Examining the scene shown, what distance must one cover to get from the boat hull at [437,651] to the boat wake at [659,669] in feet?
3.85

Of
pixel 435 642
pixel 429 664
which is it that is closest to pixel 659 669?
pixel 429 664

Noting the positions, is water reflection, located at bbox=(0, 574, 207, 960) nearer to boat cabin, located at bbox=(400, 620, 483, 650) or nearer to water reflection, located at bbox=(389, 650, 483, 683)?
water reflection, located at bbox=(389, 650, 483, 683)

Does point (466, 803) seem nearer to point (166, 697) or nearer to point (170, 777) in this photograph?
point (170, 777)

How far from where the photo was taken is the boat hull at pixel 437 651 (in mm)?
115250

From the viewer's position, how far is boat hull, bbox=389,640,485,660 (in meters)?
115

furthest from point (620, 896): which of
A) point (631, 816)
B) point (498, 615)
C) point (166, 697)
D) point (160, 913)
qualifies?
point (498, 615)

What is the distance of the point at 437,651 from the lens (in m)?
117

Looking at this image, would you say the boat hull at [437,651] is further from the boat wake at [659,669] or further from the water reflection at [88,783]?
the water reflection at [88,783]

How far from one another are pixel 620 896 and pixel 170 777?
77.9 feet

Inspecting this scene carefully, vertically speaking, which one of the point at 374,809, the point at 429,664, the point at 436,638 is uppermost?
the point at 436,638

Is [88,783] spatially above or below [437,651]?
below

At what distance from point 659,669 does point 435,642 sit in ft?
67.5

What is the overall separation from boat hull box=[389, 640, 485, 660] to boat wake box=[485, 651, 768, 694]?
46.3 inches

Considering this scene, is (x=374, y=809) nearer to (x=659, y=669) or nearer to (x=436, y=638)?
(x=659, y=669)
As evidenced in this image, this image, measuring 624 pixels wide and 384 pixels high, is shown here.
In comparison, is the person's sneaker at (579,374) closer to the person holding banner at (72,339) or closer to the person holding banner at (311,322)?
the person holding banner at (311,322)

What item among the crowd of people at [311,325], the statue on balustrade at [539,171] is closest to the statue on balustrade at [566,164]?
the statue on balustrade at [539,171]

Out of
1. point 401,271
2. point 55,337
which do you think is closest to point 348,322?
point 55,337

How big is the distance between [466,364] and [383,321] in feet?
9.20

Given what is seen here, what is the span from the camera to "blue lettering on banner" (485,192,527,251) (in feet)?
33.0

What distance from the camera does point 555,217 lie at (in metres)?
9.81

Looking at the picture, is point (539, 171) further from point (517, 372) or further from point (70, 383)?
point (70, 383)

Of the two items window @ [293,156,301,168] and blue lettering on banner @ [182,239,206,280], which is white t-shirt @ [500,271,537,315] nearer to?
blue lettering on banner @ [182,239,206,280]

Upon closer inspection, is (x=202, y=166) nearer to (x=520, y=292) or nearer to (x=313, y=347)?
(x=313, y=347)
━━━━━━
● EXERCISE REQUIREMENTS:
Reproduce verbatim the portion of the data above that opens with the line containing "What distance from the" and runs through the end of the data, including both ends.

● CORRECT ANSWER:
What distance from the camera does point 555,217 lie at (in metres)?
9.81

Looking at the picture, is point (539, 171) further from point (517, 372) or further from point (70, 383)?
point (70, 383)

Of the two items window @ [293,156,301,168] and blue lettering on banner @ [182,239,206,280], which is white t-shirt @ [500,271,537,315] nearer to?
blue lettering on banner @ [182,239,206,280]

Upon closer inspection, is (x=202, y=166) nearer to (x=520, y=292) or nearer to (x=313, y=347)?
(x=313, y=347)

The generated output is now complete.